The segmentation process is usually done by representing the contours as image edges, which are local image features most commonly extracted from the gradient of the image. However, in this way, the result is usually fragmented, and intelligent techniques have to be applied in order to obtain a non-fragmented segmentation.

A different approach was suggested which evolves a curve from an initial segmentation guess to the actual object boundary. This approach, known as Snakes or Active Contours, suffers from the fact that it cannot handle changes in topology and sharp corners very well.

Recently, Geodesic Active Contours has been proposed.
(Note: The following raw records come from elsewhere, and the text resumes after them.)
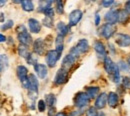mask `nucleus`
I'll return each instance as SVG.
<instances>
[{
    "instance_id": "41",
    "label": "nucleus",
    "mask_w": 130,
    "mask_h": 116,
    "mask_svg": "<svg viewBox=\"0 0 130 116\" xmlns=\"http://www.w3.org/2000/svg\"><path fill=\"white\" fill-rule=\"evenodd\" d=\"M100 24V16H99V14L96 13V15H95V25H99Z\"/></svg>"
},
{
    "instance_id": "39",
    "label": "nucleus",
    "mask_w": 130,
    "mask_h": 116,
    "mask_svg": "<svg viewBox=\"0 0 130 116\" xmlns=\"http://www.w3.org/2000/svg\"><path fill=\"white\" fill-rule=\"evenodd\" d=\"M113 3H114V1H112V0H109V1H102V2H101V5L104 6V7H110Z\"/></svg>"
},
{
    "instance_id": "11",
    "label": "nucleus",
    "mask_w": 130,
    "mask_h": 116,
    "mask_svg": "<svg viewBox=\"0 0 130 116\" xmlns=\"http://www.w3.org/2000/svg\"><path fill=\"white\" fill-rule=\"evenodd\" d=\"M33 51L37 55H43L45 53V42L42 38H38L33 42Z\"/></svg>"
},
{
    "instance_id": "14",
    "label": "nucleus",
    "mask_w": 130,
    "mask_h": 116,
    "mask_svg": "<svg viewBox=\"0 0 130 116\" xmlns=\"http://www.w3.org/2000/svg\"><path fill=\"white\" fill-rule=\"evenodd\" d=\"M34 71L36 72V75L41 79H44L48 74V68L45 64H36L34 66Z\"/></svg>"
},
{
    "instance_id": "46",
    "label": "nucleus",
    "mask_w": 130,
    "mask_h": 116,
    "mask_svg": "<svg viewBox=\"0 0 130 116\" xmlns=\"http://www.w3.org/2000/svg\"><path fill=\"white\" fill-rule=\"evenodd\" d=\"M3 21H4V14L1 13V22H3Z\"/></svg>"
},
{
    "instance_id": "27",
    "label": "nucleus",
    "mask_w": 130,
    "mask_h": 116,
    "mask_svg": "<svg viewBox=\"0 0 130 116\" xmlns=\"http://www.w3.org/2000/svg\"><path fill=\"white\" fill-rule=\"evenodd\" d=\"M26 61H27V63L28 64H30V65H36V64H38L37 63V61H38V57H37V54H35V53H30L29 54V56L26 58Z\"/></svg>"
},
{
    "instance_id": "31",
    "label": "nucleus",
    "mask_w": 130,
    "mask_h": 116,
    "mask_svg": "<svg viewBox=\"0 0 130 116\" xmlns=\"http://www.w3.org/2000/svg\"><path fill=\"white\" fill-rule=\"evenodd\" d=\"M43 25L48 27V28H51L53 26V18H50V17H44L43 18V21H42Z\"/></svg>"
},
{
    "instance_id": "4",
    "label": "nucleus",
    "mask_w": 130,
    "mask_h": 116,
    "mask_svg": "<svg viewBox=\"0 0 130 116\" xmlns=\"http://www.w3.org/2000/svg\"><path fill=\"white\" fill-rule=\"evenodd\" d=\"M115 31H116V26L115 25L105 23L99 28V35H101L103 38L108 40L115 34Z\"/></svg>"
},
{
    "instance_id": "10",
    "label": "nucleus",
    "mask_w": 130,
    "mask_h": 116,
    "mask_svg": "<svg viewBox=\"0 0 130 116\" xmlns=\"http://www.w3.org/2000/svg\"><path fill=\"white\" fill-rule=\"evenodd\" d=\"M104 19H105L106 23L115 25L118 22V10H115V9H112V8L109 9V11H107L105 13Z\"/></svg>"
},
{
    "instance_id": "13",
    "label": "nucleus",
    "mask_w": 130,
    "mask_h": 116,
    "mask_svg": "<svg viewBox=\"0 0 130 116\" xmlns=\"http://www.w3.org/2000/svg\"><path fill=\"white\" fill-rule=\"evenodd\" d=\"M107 103H108V94H106L105 92H102L101 94H99V96L95 100V107L97 109H103Z\"/></svg>"
},
{
    "instance_id": "5",
    "label": "nucleus",
    "mask_w": 130,
    "mask_h": 116,
    "mask_svg": "<svg viewBox=\"0 0 130 116\" xmlns=\"http://www.w3.org/2000/svg\"><path fill=\"white\" fill-rule=\"evenodd\" d=\"M16 74L18 79L20 80V82L22 83V85L25 88H28V69L23 65H19L17 66Z\"/></svg>"
},
{
    "instance_id": "34",
    "label": "nucleus",
    "mask_w": 130,
    "mask_h": 116,
    "mask_svg": "<svg viewBox=\"0 0 130 116\" xmlns=\"http://www.w3.org/2000/svg\"><path fill=\"white\" fill-rule=\"evenodd\" d=\"M13 24H14L13 20H8V21H6V22L1 26V30L4 31V30H7V29H10V28L13 26Z\"/></svg>"
},
{
    "instance_id": "2",
    "label": "nucleus",
    "mask_w": 130,
    "mask_h": 116,
    "mask_svg": "<svg viewBox=\"0 0 130 116\" xmlns=\"http://www.w3.org/2000/svg\"><path fill=\"white\" fill-rule=\"evenodd\" d=\"M89 49V43H88V40L87 39H80L78 41V43L72 47L70 50V54L73 55L75 58H77L80 54H83L85 52H87Z\"/></svg>"
},
{
    "instance_id": "37",
    "label": "nucleus",
    "mask_w": 130,
    "mask_h": 116,
    "mask_svg": "<svg viewBox=\"0 0 130 116\" xmlns=\"http://www.w3.org/2000/svg\"><path fill=\"white\" fill-rule=\"evenodd\" d=\"M16 32L17 34L24 33V32H27V29H26V27L23 24H20V25H18L16 27Z\"/></svg>"
},
{
    "instance_id": "32",
    "label": "nucleus",
    "mask_w": 130,
    "mask_h": 116,
    "mask_svg": "<svg viewBox=\"0 0 130 116\" xmlns=\"http://www.w3.org/2000/svg\"><path fill=\"white\" fill-rule=\"evenodd\" d=\"M96 107H89L86 110V116H99Z\"/></svg>"
},
{
    "instance_id": "40",
    "label": "nucleus",
    "mask_w": 130,
    "mask_h": 116,
    "mask_svg": "<svg viewBox=\"0 0 130 116\" xmlns=\"http://www.w3.org/2000/svg\"><path fill=\"white\" fill-rule=\"evenodd\" d=\"M128 13L130 14V1H127L125 2V8H124Z\"/></svg>"
},
{
    "instance_id": "33",
    "label": "nucleus",
    "mask_w": 130,
    "mask_h": 116,
    "mask_svg": "<svg viewBox=\"0 0 130 116\" xmlns=\"http://www.w3.org/2000/svg\"><path fill=\"white\" fill-rule=\"evenodd\" d=\"M118 66H119V69H120V70L125 71V72H128V71L130 70L128 64H127V63H125V61H123V60H120V61H119Z\"/></svg>"
},
{
    "instance_id": "23",
    "label": "nucleus",
    "mask_w": 130,
    "mask_h": 116,
    "mask_svg": "<svg viewBox=\"0 0 130 116\" xmlns=\"http://www.w3.org/2000/svg\"><path fill=\"white\" fill-rule=\"evenodd\" d=\"M63 39H64V37L63 36H60V35H58L56 37V39H55V48H56L55 50H57L59 53H62L63 48H64Z\"/></svg>"
},
{
    "instance_id": "9",
    "label": "nucleus",
    "mask_w": 130,
    "mask_h": 116,
    "mask_svg": "<svg viewBox=\"0 0 130 116\" xmlns=\"http://www.w3.org/2000/svg\"><path fill=\"white\" fill-rule=\"evenodd\" d=\"M82 16H83V13L80 9H75L73 11L70 12L69 14V26L72 27V26H75L77 25V23H79V21L81 20Z\"/></svg>"
},
{
    "instance_id": "36",
    "label": "nucleus",
    "mask_w": 130,
    "mask_h": 116,
    "mask_svg": "<svg viewBox=\"0 0 130 116\" xmlns=\"http://www.w3.org/2000/svg\"><path fill=\"white\" fill-rule=\"evenodd\" d=\"M43 13H44V15L46 17H50V18H53L54 16V9L52 8V7H50L48 9H46L45 11H43Z\"/></svg>"
},
{
    "instance_id": "24",
    "label": "nucleus",
    "mask_w": 130,
    "mask_h": 116,
    "mask_svg": "<svg viewBox=\"0 0 130 116\" xmlns=\"http://www.w3.org/2000/svg\"><path fill=\"white\" fill-rule=\"evenodd\" d=\"M21 6H22V9L24 11H27V12H31V11L34 10V4L30 0L21 1Z\"/></svg>"
},
{
    "instance_id": "47",
    "label": "nucleus",
    "mask_w": 130,
    "mask_h": 116,
    "mask_svg": "<svg viewBox=\"0 0 130 116\" xmlns=\"http://www.w3.org/2000/svg\"><path fill=\"white\" fill-rule=\"evenodd\" d=\"M127 64H128V66H129V68H130V56L128 57V59H127Z\"/></svg>"
},
{
    "instance_id": "43",
    "label": "nucleus",
    "mask_w": 130,
    "mask_h": 116,
    "mask_svg": "<svg viewBox=\"0 0 130 116\" xmlns=\"http://www.w3.org/2000/svg\"><path fill=\"white\" fill-rule=\"evenodd\" d=\"M69 116H81V113L79 112V111H72Z\"/></svg>"
},
{
    "instance_id": "15",
    "label": "nucleus",
    "mask_w": 130,
    "mask_h": 116,
    "mask_svg": "<svg viewBox=\"0 0 130 116\" xmlns=\"http://www.w3.org/2000/svg\"><path fill=\"white\" fill-rule=\"evenodd\" d=\"M38 86H39V83L37 80V77L34 74H29V76H28V88L27 89H29V91H31V92L38 93Z\"/></svg>"
},
{
    "instance_id": "1",
    "label": "nucleus",
    "mask_w": 130,
    "mask_h": 116,
    "mask_svg": "<svg viewBox=\"0 0 130 116\" xmlns=\"http://www.w3.org/2000/svg\"><path fill=\"white\" fill-rule=\"evenodd\" d=\"M104 69L105 71L111 76L113 82L115 83H120L121 81V77H120V69H119V66L118 64H115L112 59L110 57H106L104 59Z\"/></svg>"
},
{
    "instance_id": "35",
    "label": "nucleus",
    "mask_w": 130,
    "mask_h": 116,
    "mask_svg": "<svg viewBox=\"0 0 130 116\" xmlns=\"http://www.w3.org/2000/svg\"><path fill=\"white\" fill-rule=\"evenodd\" d=\"M37 107H38V110L40 112H44L45 109H46V107H47V105H46V103H45L44 100H39L38 103H37Z\"/></svg>"
},
{
    "instance_id": "21",
    "label": "nucleus",
    "mask_w": 130,
    "mask_h": 116,
    "mask_svg": "<svg viewBox=\"0 0 130 116\" xmlns=\"http://www.w3.org/2000/svg\"><path fill=\"white\" fill-rule=\"evenodd\" d=\"M118 101H119L118 94L115 93V92H109V94H108V105L112 108H115L118 105Z\"/></svg>"
},
{
    "instance_id": "22",
    "label": "nucleus",
    "mask_w": 130,
    "mask_h": 116,
    "mask_svg": "<svg viewBox=\"0 0 130 116\" xmlns=\"http://www.w3.org/2000/svg\"><path fill=\"white\" fill-rule=\"evenodd\" d=\"M86 93H87V95L89 96V98H90V99L97 98L98 96H99V87H97V86L87 87Z\"/></svg>"
},
{
    "instance_id": "3",
    "label": "nucleus",
    "mask_w": 130,
    "mask_h": 116,
    "mask_svg": "<svg viewBox=\"0 0 130 116\" xmlns=\"http://www.w3.org/2000/svg\"><path fill=\"white\" fill-rule=\"evenodd\" d=\"M73 101H74V106L81 109L89 104L90 98L86 92H78V93H76Z\"/></svg>"
},
{
    "instance_id": "6",
    "label": "nucleus",
    "mask_w": 130,
    "mask_h": 116,
    "mask_svg": "<svg viewBox=\"0 0 130 116\" xmlns=\"http://www.w3.org/2000/svg\"><path fill=\"white\" fill-rule=\"evenodd\" d=\"M61 53H59L57 50H49L46 53V63L48 67H54L56 65L57 61L60 59Z\"/></svg>"
},
{
    "instance_id": "29",
    "label": "nucleus",
    "mask_w": 130,
    "mask_h": 116,
    "mask_svg": "<svg viewBox=\"0 0 130 116\" xmlns=\"http://www.w3.org/2000/svg\"><path fill=\"white\" fill-rule=\"evenodd\" d=\"M8 57L5 55V54H2L1 55V71L4 72L7 67H8Z\"/></svg>"
},
{
    "instance_id": "45",
    "label": "nucleus",
    "mask_w": 130,
    "mask_h": 116,
    "mask_svg": "<svg viewBox=\"0 0 130 116\" xmlns=\"http://www.w3.org/2000/svg\"><path fill=\"white\" fill-rule=\"evenodd\" d=\"M56 116H67V114L64 112H58V113H56Z\"/></svg>"
},
{
    "instance_id": "16",
    "label": "nucleus",
    "mask_w": 130,
    "mask_h": 116,
    "mask_svg": "<svg viewBox=\"0 0 130 116\" xmlns=\"http://www.w3.org/2000/svg\"><path fill=\"white\" fill-rule=\"evenodd\" d=\"M93 47H94V50L96 51V53H97V55L101 58H106L107 57V52H106V48H105V46H104V44L101 42V41H95L94 42V45H93Z\"/></svg>"
},
{
    "instance_id": "25",
    "label": "nucleus",
    "mask_w": 130,
    "mask_h": 116,
    "mask_svg": "<svg viewBox=\"0 0 130 116\" xmlns=\"http://www.w3.org/2000/svg\"><path fill=\"white\" fill-rule=\"evenodd\" d=\"M18 54H19L21 57H23V58L26 59V58L29 56V54H30V51L28 49V46H25V45L20 44L19 47H18Z\"/></svg>"
},
{
    "instance_id": "20",
    "label": "nucleus",
    "mask_w": 130,
    "mask_h": 116,
    "mask_svg": "<svg viewBox=\"0 0 130 116\" xmlns=\"http://www.w3.org/2000/svg\"><path fill=\"white\" fill-rule=\"evenodd\" d=\"M129 20V13L125 9H120L118 10V23L120 24H125Z\"/></svg>"
},
{
    "instance_id": "12",
    "label": "nucleus",
    "mask_w": 130,
    "mask_h": 116,
    "mask_svg": "<svg viewBox=\"0 0 130 116\" xmlns=\"http://www.w3.org/2000/svg\"><path fill=\"white\" fill-rule=\"evenodd\" d=\"M75 61H76V58L73 55H71L70 53L67 54L62 59V68H64L67 71H69L72 68V66L75 64Z\"/></svg>"
},
{
    "instance_id": "17",
    "label": "nucleus",
    "mask_w": 130,
    "mask_h": 116,
    "mask_svg": "<svg viewBox=\"0 0 130 116\" xmlns=\"http://www.w3.org/2000/svg\"><path fill=\"white\" fill-rule=\"evenodd\" d=\"M28 27L31 33H39L41 31V24L37 19L29 18L28 19Z\"/></svg>"
},
{
    "instance_id": "7",
    "label": "nucleus",
    "mask_w": 130,
    "mask_h": 116,
    "mask_svg": "<svg viewBox=\"0 0 130 116\" xmlns=\"http://www.w3.org/2000/svg\"><path fill=\"white\" fill-rule=\"evenodd\" d=\"M115 43L120 47H128L130 46V35L124 33H116Z\"/></svg>"
},
{
    "instance_id": "28",
    "label": "nucleus",
    "mask_w": 130,
    "mask_h": 116,
    "mask_svg": "<svg viewBox=\"0 0 130 116\" xmlns=\"http://www.w3.org/2000/svg\"><path fill=\"white\" fill-rule=\"evenodd\" d=\"M51 4H52V1H45V0L40 1L39 2V11L40 12L45 11L46 9L51 7Z\"/></svg>"
},
{
    "instance_id": "48",
    "label": "nucleus",
    "mask_w": 130,
    "mask_h": 116,
    "mask_svg": "<svg viewBox=\"0 0 130 116\" xmlns=\"http://www.w3.org/2000/svg\"><path fill=\"white\" fill-rule=\"evenodd\" d=\"M4 3H6V2H4V1H1V6H3V4Z\"/></svg>"
},
{
    "instance_id": "19",
    "label": "nucleus",
    "mask_w": 130,
    "mask_h": 116,
    "mask_svg": "<svg viewBox=\"0 0 130 116\" xmlns=\"http://www.w3.org/2000/svg\"><path fill=\"white\" fill-rule=\"evenodd\" d=\"M56 29H57V31H58V35L64 37L65 35H67L68 32H69L70 26L66 25L64 22H62V21H59V22L57 23V25H56Z\"/></svg>"
},
{
    "instance_id": "8",
    "label": "nucleus",
    "mask_w": 130,
    "mask_h": 116,
    "mask_svg": "<svg viewBox=\"0 0 130 116\" xmlns=\"http://www.w3.org/2000/svg\"><path fill=\"white\" fill-rule=\"evenodd\" d=\"M67 80H68V71H67L66 69L61 67V68L57 71V73H56V75H55L54 83H55L56 85H62V84H64V83L67 82Z\"/></svg>"
},
{
    "instance_id": "49",
    "label": "nucleus",
    "mask_w": 130,
    "mask_h": 116,
    "mask_svg": "<svg viewBox=\"0 0 130 116\" xmlns=\"http://www.w3.org/2000/svg\"><path fill=\"white\" fill-rule=\"evenodd\" d=\"M99 116H105V114H104V113H100V114H99Z\"/></svg>"
},
{
    "instance_id": "26",
    "label": "nucleus",
    "mask_w": 130,
    "mask_h": 116,
    "mask_svg": "<svg viewBox=\"0 0 130 116\" xmlns=\"http://www.w3.org/2000/svg\"><path fill=\"white\" fill-rule=\"evenodd\" d=\"M45 103H46V105L49 106V108L50 107H53L54 106V104H55V102H56V98H55V95L54 94H47L46 96H45Z\"/></svg>"
},
{
    "instance_id": "42",
    "label": "nucleus",
    "mask_w": 130,
    "mask_h": 116,
    "mask_svg": "<svg viewBox=\"0 0 130 116\" xmlns=\"http://www.w3.org/2000/svg\"><path fill=\"white\" fill-rule=\"evenodd\" d=\"M48 116H56V114L54 113V108H53V107H50V108H49Z\"/></svg>"
},
{
    "instance_id": "30",
    "label": "nucleus",
    "mask_w": 130,
    "mask_h": 116,
    "mask_svg": "<svg viewBox=\"0 0 130 116\" xmlns=\"http://www.w3.org/2000/svg\"><path fill=\"white\" fill-rule=\"evenodd\" d=\"M56 5V11L58 14H63L64 12V7H63V2L62 1H56L55 2Z\"/></svg>"
},
{
    "instance_id": "38",
    "label": "nucleus",
    "mask_w": 130,
    "mask_h": 116,
    "mask_svg": "<svg viewBox=\"0 0 130 116\" xmlns=\"http://www.w3.org/2000/svg\"><path fill=\"white\" fill-rule=\"evenodd\" d=\"M122 84H123V87H124V88L130 89V79L128 77H124V78L122 79Z\"/></svg>"
},
{
    "instance_id": "18",
    "label": "nucleus",
    "mask_w": 130,
    "mask_h": 116,
    "mask_svg": "<svg viewBox=\"0 0 130 116\" xmlns=\"http://www.w3.org/2000/svg\"><path fill=\"white\" fill-rule=\"evenodd\" d=\"M17 38L20 42V44L22 45H25V46H29L30 44H32V37L31 35L27 32H24V33H20L17 34Z\"/></svg>"
},
{
    "instance_id": "44",
    "label": "nucleus",
    "mask_w": 130,
    "mask_h": 116,
    "mask_svg": "<svg viewBox=\"0 0 130 116\" xmlns=\"http://www.w3.org/2000/svg\"><path fill=\"white\" fill-rule=\"evenodd\" d=\"M0 39H1V40H0L1 42H4V41H6V37H5L3 34H1V35H0Z\"/></svg>"
}]
</instances>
This method is based on Snakes, but uses the Level Sets methods in order to automatically handle sharp corners and changes in topology.

Strangely, although the Geodesic Active Contour model involves many very complex mathematical techniques, one of the key issues in the model is the computation of a partial differential equation, which is usually done by using divided differences not a very complex scheme... The order of approximation in this model is not very good.

In this project we tried to use advanced approximation techniques, namely the spline representation for the equations of the Geodesic Active Contours model.


Using splines we can achieve smoother solution, and avoid almost completely re-initializing the level set function into a distance map.

The time step is a little bit smaller, however, since we do not perform so many initializations the overall time is more or less the same.

Overall, it does not do any huge breakthrough in the model.

However, visualization can be improved a lot by using splines, achieving sub-pixel accuracy, and visualization of 3D functions.

Concerning the Geodesic Active Contours model in general, it is good for refining segmentation, but not so much for segmentation without a good initial guess, except for easy images.